This is not actually number five--I read this last semester while prepping my Orpheus and Music seminar. But I temporarily mislaid the book, so I wasn't able to write the review until now. :-)
Myth and Meaning: Cracking the Code of Culture by Claude Lévi-Strauss
My rating: 4 of 5 stars
"In order for a culture to be really itself and to produce something, the culture and its members must be convinced of their originality and even, to some extent, of their superiority over the others; it is only under conditions of under-communciation that it can produce anything. We are now threatened with the prospect of our being only consumers, able to consume anything from any point in the world and from every culture, but of losing all originality." (20)

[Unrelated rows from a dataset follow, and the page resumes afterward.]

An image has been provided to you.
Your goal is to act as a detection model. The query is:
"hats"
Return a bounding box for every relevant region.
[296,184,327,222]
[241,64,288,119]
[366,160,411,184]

Observations like this abound in Myth and Meaning: Cracking the Code of Culture. Lévi-Strauss, whose blending of anthropology and philosophy made him one of the most interesting scholars of myth, here offers a set of expanded lectures originally broadcast in 1977 on a CBC radio program called Ideas. In the second essay, "'Primitive' Thinking and the 'Civilized' Mind", Lévi-Strauss reveals the "totalitarian ambition of the savage mind" as distinctive from scientific thought, and how the former results in only the illusion of understanding. He also notes, however, that primitive people had the capacity for "civilizing" the mind, but simply had no need of it, calling upon instead a "fantastically precise knowledge of their environment and all its resources" (19)--something we have (regrettably) lost in our "civilized" state. This supports his concept of myth as a conceptual framework for binaries. It is these binaries that move us toward more qualitative scientific thinking, helping us to "understand a great many things present in mythological thinking which we were in the past prone to dismiss as meaningless and absurd." (24)
This collection of five essays would be a great introductory primer for the reader not yet ready to dig into The Raw and the Cooked or The Savage Mind. The most sage advice comes from Wendy Doniger in her most excellent foreword: "The trick is to jettison Lévi-Strauss right before the moment when he finally deconstructs himself." Indeed, those words apply to the works of many of our great contemporary thinkers.